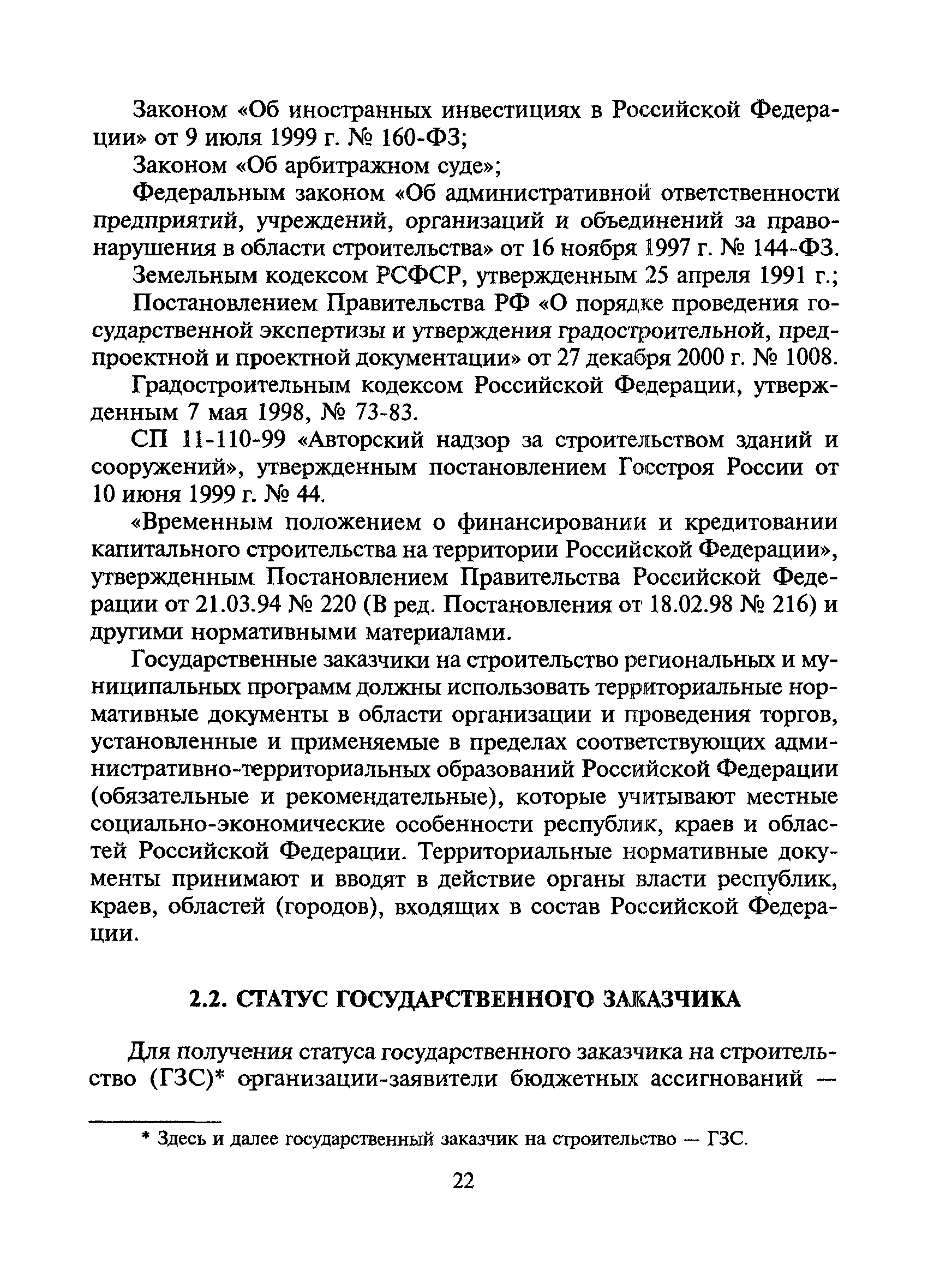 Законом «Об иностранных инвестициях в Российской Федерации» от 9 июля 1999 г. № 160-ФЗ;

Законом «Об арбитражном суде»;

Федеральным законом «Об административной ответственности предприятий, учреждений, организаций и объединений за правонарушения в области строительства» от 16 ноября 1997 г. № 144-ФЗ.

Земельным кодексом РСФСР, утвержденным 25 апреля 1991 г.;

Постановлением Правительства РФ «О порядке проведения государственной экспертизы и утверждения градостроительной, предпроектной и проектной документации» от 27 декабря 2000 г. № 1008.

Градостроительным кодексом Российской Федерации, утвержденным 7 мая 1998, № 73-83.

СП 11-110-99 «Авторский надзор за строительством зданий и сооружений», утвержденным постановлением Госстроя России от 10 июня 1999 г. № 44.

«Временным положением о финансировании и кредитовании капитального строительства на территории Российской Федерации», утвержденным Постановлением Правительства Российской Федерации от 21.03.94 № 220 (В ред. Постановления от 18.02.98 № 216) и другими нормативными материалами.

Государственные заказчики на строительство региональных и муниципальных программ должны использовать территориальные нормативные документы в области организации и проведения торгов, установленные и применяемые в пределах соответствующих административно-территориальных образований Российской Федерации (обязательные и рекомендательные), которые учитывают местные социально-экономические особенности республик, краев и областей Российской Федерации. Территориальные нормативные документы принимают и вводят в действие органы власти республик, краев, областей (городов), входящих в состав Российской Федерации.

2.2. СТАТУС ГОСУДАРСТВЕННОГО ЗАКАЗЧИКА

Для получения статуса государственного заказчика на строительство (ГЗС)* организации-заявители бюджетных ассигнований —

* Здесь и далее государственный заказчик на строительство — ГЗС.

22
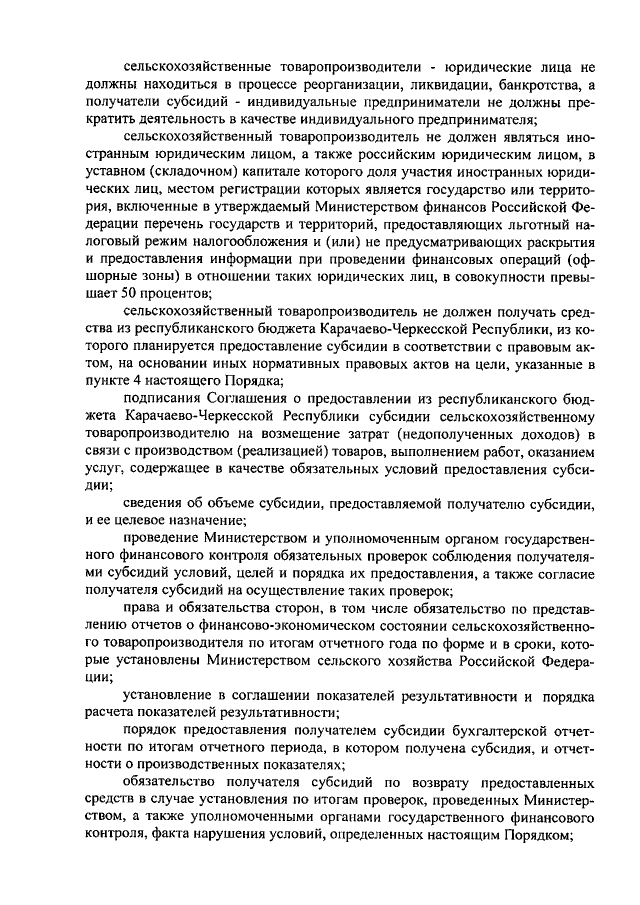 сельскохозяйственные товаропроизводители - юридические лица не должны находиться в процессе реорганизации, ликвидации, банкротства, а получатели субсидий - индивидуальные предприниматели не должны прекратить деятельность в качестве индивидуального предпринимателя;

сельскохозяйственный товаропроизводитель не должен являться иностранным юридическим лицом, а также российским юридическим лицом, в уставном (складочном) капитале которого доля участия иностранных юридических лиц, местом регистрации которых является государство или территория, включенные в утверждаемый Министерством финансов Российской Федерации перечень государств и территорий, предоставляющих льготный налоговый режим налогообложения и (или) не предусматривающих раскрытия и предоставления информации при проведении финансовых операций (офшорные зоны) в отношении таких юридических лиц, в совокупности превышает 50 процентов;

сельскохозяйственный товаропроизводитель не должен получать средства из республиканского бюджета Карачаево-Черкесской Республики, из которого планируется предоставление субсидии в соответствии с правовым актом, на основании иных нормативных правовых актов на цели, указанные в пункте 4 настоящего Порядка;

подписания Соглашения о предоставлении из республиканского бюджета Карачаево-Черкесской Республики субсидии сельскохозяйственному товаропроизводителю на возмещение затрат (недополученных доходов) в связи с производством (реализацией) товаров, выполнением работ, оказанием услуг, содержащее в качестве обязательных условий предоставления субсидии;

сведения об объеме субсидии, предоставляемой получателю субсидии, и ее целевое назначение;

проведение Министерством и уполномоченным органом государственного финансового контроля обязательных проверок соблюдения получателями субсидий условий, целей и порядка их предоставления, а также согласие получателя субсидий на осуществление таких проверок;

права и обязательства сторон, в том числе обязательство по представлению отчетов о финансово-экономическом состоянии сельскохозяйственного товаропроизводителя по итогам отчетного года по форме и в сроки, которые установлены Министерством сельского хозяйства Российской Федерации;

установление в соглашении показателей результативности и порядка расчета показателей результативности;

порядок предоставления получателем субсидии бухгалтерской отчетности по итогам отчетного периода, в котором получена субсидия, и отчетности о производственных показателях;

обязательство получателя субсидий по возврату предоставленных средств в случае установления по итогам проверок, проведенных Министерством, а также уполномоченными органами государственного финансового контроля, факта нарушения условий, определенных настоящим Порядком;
# # #
Line by line, retype the records above exactly, minus the images.

 Законом «Об иностранных инвестициях в Российской Федерации» от 9 июля 1999 г. № 160-ФЗ;

Законом «Об арбитражном суде»;

Федеральным законом «Об административной ответственности предприятий, учреждений, организаций и объединений за правонарушения в области строительства» от 16 ноября 1997 г. № 144-ФЗ.

Земельным кодексом РСФСР, утвержденным 25 апреля 1991 г.;

Постановлением Правительства РФ «О порядке проведения государственной экспертизы и утверждения градостроительной, предпроектной и проектной документации» от 27 декабря 2000 г. № 1008.

Градостроительным кодексом Российской Федерации, утвержденным 7 мая 1998, № 73-83.

СП 11-110-99 «Авторский надзор за строительством зданий и сооружений», утвержденным постановлением Госстроя России от 10 июня 1999 г. № 44.

«Временным положением о финансировании и кредитовании капитального строительства на территории Российской Федерации», утвержденным Постановлением Правительства Российской Федерации от 21.03.94 № 220 (В ред. Постановления от 18.02.98 № 216) и другими нормативными материалами.

Государственные заказчики на строительство региональных и муниципальных программ должны использовать территориальные нормативные документы в области организации и проведения торгов, установленные и применяемые в пределах соответствующих административно-территориальных образований Российской Федерации (обязательные и рекомендательные), которые учитывают местные социально-экономические особенности республик, краев и областей Российской Федерации. Территориальные нормативные документы принимают и вводят в действие органы власти республик, краев, областей (городов), входящих в состав Российской Федерации.

2.2. СТАТУС ГОСУДАРСТВЕННОГО ЗАКАЗЧИКА

Для получения статуса государственного заказчика на строительство (ГЗС)* организации-заявители бюджетных ассигнований —

* Здесь и далее государственный заказчик на строительство — ГЗС.

22
 сельскохозяйственные товаропроизводители - юридические лица не должны находиться в процессе реорганизации, ликвидации, банкротства, а получатели субсидий - индивидуальные предприниматели не должны прекратить деятельность в качестве индивидуального предпринимателя;

сельскохозяйственный товаропроизводитель не должен являться иностранным юридическим лицом, а также российским юридическим лицом, в уставном (складочном) капитале которого доля участия иностранных юридических лиц, местом регистрации которых является государство или территория, включенные в утверждаемый Министерством финансов Российской Федерации перечень государств и территорий, предоставляющих льготный налоговый режим налогообложения и (или) не предусматривающих раскрытия и предоставления информации при проведении финансовых операций (офшорные зоны) в отношении таких юридических лиц, в совокупности превышает 50 процентов;

сельскохозяйственный товаропроизводитель не должен получать средства из республиканского бюджета Карачаево-Черкесской Республики, из которого планируется предоставление субсидии в соответствии с правовым актом, на основании иных нормативных правовых актов на цели, указанные в пункте 4 настоящего Порядка;

подписания Соглашения о предоставлении из республиканского бюджета Карачаево-Черкесской Республики субсидии сельскохозяйственному товаропроизводителю на возмещение затрат (недополученных доходов) в связи с производством (реализацией) товаров, выполнением работ, оказанием услуг, содержащее в качестве обязательных условий предоставления субсидии;

сведения об объеме субсидии, предоставляемой получателю субсидии, и ее целевое назначение;

проведение Министерством и уполномоченным органом государственного финансового контроля обязательных проверок соблюдения получателями субсидий условий, целей и порядка их предоставления, а также согласие получателя субсидий на осуществление таких проверок;

права и обязательства сторон, в том числе обязательство по представлению отчетов о финансово-экономическом состоянии сельскохозяйственного товаропроизводителя по итогам отчетного года по форме и в сроки, которые установлены Министерством сельского хозяйства Российской Федерации;

установление в соглашении показателей результативности и порядка расчета показателей результативности;

порядок предоставления получателем субсидии бухгалтерской отчетности по итогам отчетного периода, в котором получена субсидия, и отчетности о производственных показателях;

обязательство получателя субсидий по возврату предоставленных средств в случае установления по итогам проверок, проведенных Министерством, а также уполномоченными органами государственного финансового контроля, факта нарушения условий, определенных настоящим Порядком;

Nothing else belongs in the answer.